Begin Text segment

# What does everyone use for client gallery viewing?



## J.Bat (Oct 9, 2008)

What does everyone use for client gallery viewing?

I need one that you can put passwords with. Any ideas?


----------



## DavidSR (Oct 9, 2008)

I think most people use SmugMug and you can password protect your galleries if you choose to.


----------



## Big Mike (Oct 9, 2008)

I use Photocart.  Clients can view their galleries and order photos, all without sending them off of my web site.


----------



## chrisburke (Oct 9, 2008)

smug mug.. because i can password protect them easily, AND if you have a pro account (which I do, smugmug does all the selling work for you) my clients go to their page, i give them the password.. they go to the page, pick which pictures they want, order them online with their credit card, smugmug sends me a print out of the order, ships the pictures right to my clients house, and sends me my profit of the purchase, its a beautiful system, and their print quality it GREAT


----------



## Mike_E (Oct 9, 2008)

End Text segment
Begin Data extract

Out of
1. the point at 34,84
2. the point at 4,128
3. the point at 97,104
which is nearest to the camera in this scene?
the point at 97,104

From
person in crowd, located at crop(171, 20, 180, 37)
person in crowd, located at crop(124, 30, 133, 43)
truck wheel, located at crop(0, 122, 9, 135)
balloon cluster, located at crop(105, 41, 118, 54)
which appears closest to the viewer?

End Data extract
Begin Data extract

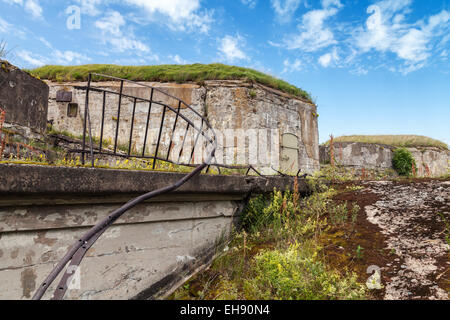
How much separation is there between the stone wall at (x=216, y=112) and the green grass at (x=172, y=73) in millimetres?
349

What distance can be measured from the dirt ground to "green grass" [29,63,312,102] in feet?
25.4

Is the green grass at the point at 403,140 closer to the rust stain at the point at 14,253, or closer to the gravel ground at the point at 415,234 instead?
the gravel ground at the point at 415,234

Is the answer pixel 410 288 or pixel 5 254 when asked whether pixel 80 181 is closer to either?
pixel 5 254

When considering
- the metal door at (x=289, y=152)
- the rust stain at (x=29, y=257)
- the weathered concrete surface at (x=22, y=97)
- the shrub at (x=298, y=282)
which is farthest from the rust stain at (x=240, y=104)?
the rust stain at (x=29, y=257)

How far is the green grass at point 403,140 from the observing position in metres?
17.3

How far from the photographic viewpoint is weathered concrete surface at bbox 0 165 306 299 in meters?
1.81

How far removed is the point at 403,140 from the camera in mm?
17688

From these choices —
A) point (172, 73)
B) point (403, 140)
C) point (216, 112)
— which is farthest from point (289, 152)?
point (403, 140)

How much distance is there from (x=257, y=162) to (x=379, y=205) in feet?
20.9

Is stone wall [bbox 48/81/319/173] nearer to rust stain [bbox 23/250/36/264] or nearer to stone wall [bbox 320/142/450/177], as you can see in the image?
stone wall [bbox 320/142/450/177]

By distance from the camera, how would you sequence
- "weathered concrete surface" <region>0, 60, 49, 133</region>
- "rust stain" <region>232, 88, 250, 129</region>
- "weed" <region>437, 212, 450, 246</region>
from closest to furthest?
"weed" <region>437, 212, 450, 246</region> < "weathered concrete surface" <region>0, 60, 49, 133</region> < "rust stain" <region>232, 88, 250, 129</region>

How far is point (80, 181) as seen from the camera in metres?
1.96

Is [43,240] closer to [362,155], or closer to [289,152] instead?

End Data extract
Begin Data extract

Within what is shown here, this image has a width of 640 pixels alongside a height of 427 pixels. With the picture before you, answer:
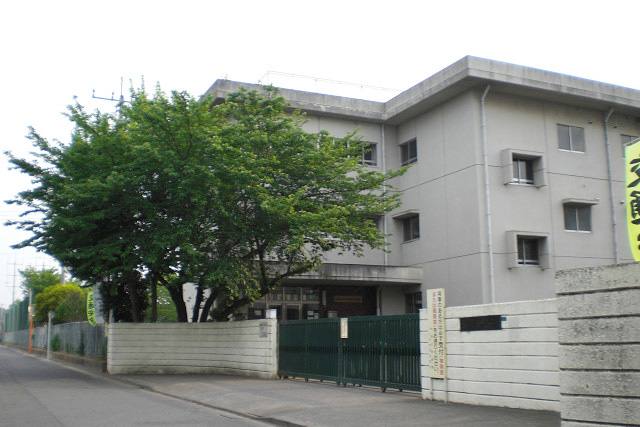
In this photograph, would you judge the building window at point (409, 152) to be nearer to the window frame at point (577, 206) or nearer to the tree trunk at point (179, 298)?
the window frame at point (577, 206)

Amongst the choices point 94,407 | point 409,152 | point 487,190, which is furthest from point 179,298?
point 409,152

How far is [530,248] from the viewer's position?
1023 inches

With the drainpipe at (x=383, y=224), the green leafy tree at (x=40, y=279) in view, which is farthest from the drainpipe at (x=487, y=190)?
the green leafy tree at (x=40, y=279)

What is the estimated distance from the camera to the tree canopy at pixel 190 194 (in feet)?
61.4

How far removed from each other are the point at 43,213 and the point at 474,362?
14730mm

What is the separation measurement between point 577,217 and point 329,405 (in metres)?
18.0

End Data extract

(Task brief): In the forum thread on client gallery viewing, which program does Big Mike use to let clients view their galleries and order photos without leaving his web site?

(The result): Photocart.